Technische Regeln für Arbeitsstätten ASR

 

Technische Regeln für Arbeitsstätten (ASR)

Die Technischen Regeln für Arbeitsstätten (ASR) konkretisieren die Anforderungen der Arbeitsstättenverordnung (ArbStättV). Nach § 8 der ArbStättV gelten die Arbeitsstätten-Richtlinien bis zur Bekanntmachung entsprechender Regeln, längstens jedoch bis Ende 2012 fort.

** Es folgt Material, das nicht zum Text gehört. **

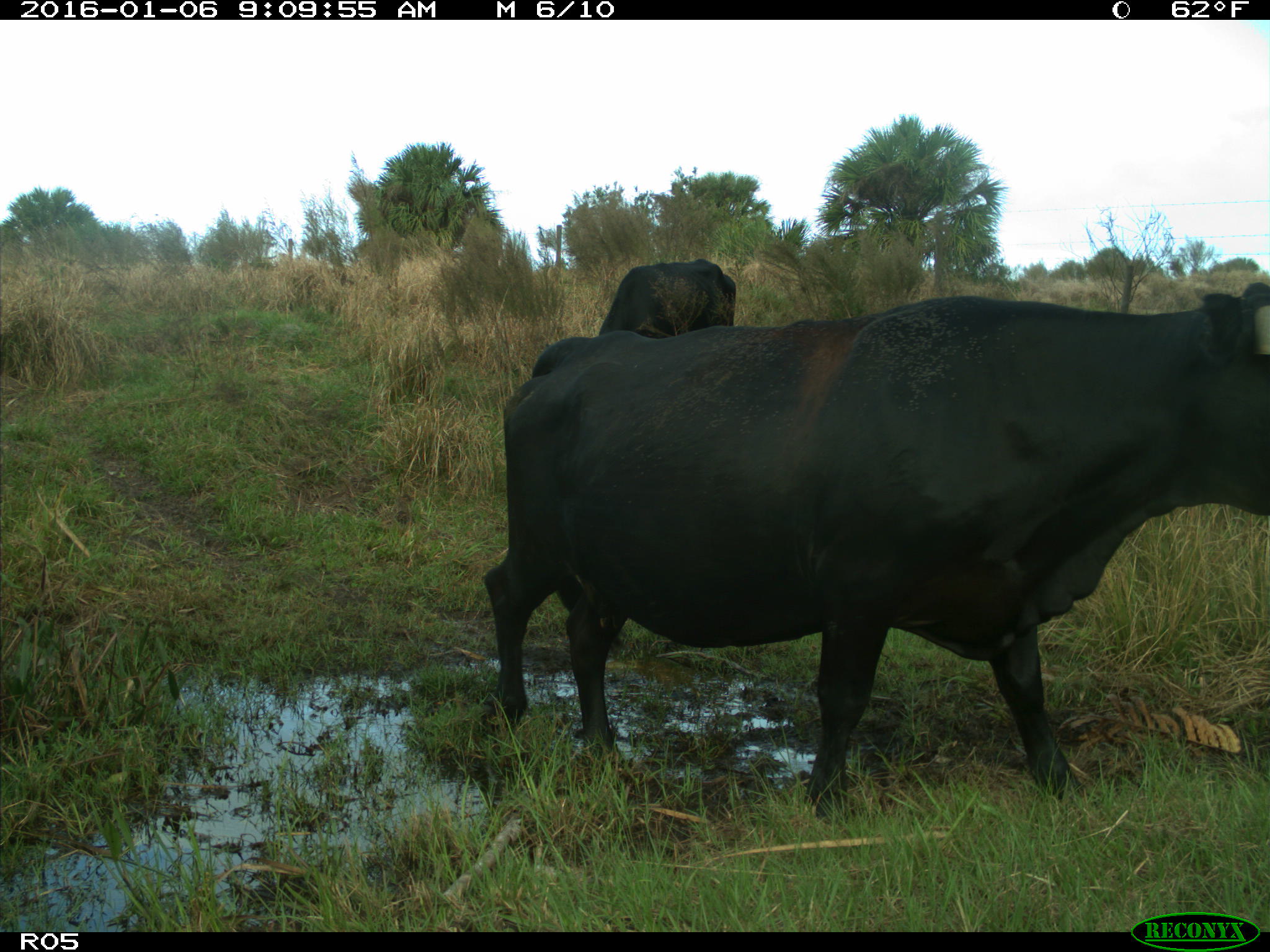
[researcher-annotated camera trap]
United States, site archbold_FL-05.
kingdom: Animalia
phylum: Chordata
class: Mammalia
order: Artiodactyla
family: Bovidae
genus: Bos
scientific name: Bos taurus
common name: domestic cow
Bos taurus (domestic cow).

Auf der Grundlage des § 7 Abs. 4 der Arbeitsstättenverordnung gibt das Bundesministerium für Arbeit und Soziales neu ermittelte Regeln für Arbeitsstätten im Gemeinsamen Ministerialblatt (GMBl) bekannt. Diese ASR geben dem Stand der Technik, Arbeitsmedizin und Hygiene entsprechende Regeln und sonstige gesicherte arbeitswissenschaftliche Erkenntnisse für das Einrichten und Betreiben von Arbeitsstätten wieder.

Quelle: Bundesanstalt für Arbeitsschutz und Arbeitsmedizin

Zur Zeit wird u.a. eine ASR für Barrierefreie Arbeitsstätten erarbeitet.

Technische Regeln für Arbeitsstätten (ASR)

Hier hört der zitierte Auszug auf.